Are you the kind of person who dives in and gets things done even when deadlines are still rather far out? Or, do you procrastinate and put things off out of dread or because you’re just too busy and there’s only so many hours in the day?
For most of us, deadlines can create a lot of anxiety.
As a public relations professional, it seems I’m facing continual deadlines and I know my clients are, as well. Here are a few things you can do to help ease deadline stress while also presenting yourself and your company in the best possible light:
1. Don’t hesitate to delegate. When there’s simply too much on your plate, there’s no shame in seeking assistance – whether it’s from a co-worker or your PR/marketing team. For example, we are often asked by clients to assist with blog copy, bylined articles and even white papers. Such developed content is still based on your expertise and experience – we’re just helping you get your thoughts on paper (actually, on the computer screen).
2. Plan, plan and did I say plan? I’ve seen myriad projects become nightmares all because they were started too late. For larger initiatives such as a new product launch, I suggest creating a thorough plan and setting deadlines for key tasks such as media lists, key message development and content creation (such as website copy and press releases). Working from an action item list with a “must be done by” date for each task ensures nothing is forgotten and there’s sufficient time to do things right.

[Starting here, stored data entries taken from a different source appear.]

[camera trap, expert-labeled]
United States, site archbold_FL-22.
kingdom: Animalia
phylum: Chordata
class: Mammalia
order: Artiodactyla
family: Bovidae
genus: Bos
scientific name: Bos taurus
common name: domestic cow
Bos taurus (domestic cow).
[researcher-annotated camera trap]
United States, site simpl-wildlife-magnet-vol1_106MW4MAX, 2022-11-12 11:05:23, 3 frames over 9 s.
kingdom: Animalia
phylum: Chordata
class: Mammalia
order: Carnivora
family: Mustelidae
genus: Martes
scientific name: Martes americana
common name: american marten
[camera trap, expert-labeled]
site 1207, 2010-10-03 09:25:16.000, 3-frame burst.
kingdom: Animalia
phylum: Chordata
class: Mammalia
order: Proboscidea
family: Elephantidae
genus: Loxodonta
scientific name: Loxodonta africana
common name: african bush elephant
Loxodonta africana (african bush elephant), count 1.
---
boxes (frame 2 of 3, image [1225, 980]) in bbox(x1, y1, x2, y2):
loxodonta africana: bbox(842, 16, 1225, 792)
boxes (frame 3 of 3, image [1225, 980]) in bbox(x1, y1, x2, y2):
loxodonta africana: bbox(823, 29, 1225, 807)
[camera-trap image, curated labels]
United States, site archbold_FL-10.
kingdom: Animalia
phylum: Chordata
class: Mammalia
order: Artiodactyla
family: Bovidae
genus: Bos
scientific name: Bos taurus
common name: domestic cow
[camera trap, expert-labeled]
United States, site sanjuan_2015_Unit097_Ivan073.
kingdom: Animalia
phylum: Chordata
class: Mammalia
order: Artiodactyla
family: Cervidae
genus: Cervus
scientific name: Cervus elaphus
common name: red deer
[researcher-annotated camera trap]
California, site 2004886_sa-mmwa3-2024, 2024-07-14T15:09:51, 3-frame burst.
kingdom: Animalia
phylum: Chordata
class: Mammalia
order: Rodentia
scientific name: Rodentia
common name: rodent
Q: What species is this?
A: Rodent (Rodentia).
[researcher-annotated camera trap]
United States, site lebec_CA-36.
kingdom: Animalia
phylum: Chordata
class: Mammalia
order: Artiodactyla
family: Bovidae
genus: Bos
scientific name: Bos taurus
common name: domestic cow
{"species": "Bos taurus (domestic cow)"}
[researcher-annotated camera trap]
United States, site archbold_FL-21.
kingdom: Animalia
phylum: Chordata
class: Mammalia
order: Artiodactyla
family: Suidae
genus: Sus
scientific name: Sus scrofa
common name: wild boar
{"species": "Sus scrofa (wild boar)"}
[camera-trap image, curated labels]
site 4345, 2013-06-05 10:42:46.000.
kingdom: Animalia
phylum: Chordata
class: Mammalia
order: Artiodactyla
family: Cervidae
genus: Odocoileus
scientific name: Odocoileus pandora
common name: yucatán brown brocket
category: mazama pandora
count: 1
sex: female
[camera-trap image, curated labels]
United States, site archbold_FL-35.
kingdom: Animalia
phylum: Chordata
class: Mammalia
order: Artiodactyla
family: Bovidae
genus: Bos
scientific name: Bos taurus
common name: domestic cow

3. Keep the deadline-setter in the loop. Sometimes, despite best efforts, things still fall through the cracks. But you should avoid the temptation to hide the fact that you’re falling behind (in fact, if you think you might be, refer immediately to the first tip above). In my world, this is especially true with regard to executive-authored articles. If an editor accepted your story idea, that means they are holding a spot in their publication or e-zine just for you. If you fail to submit your content on time, it can hurt your reputation with the editor, forcing them to scramble for a last-minute replacement. It is possible to ask for deadline extensions with some publications, but the key thing is that you ask while there’s still time for a “plan b” if the extension is refused.
Deadlines are the bane of most business professionals, but they’re also a necessary evil. They’re a way to ensure we get things done that absolutely have to happen by a specific time. By planning in advance and securing supplementary resources to help out, deadlines can become much less scary for everyone.
Are you a deadline procrastinator? If so, why?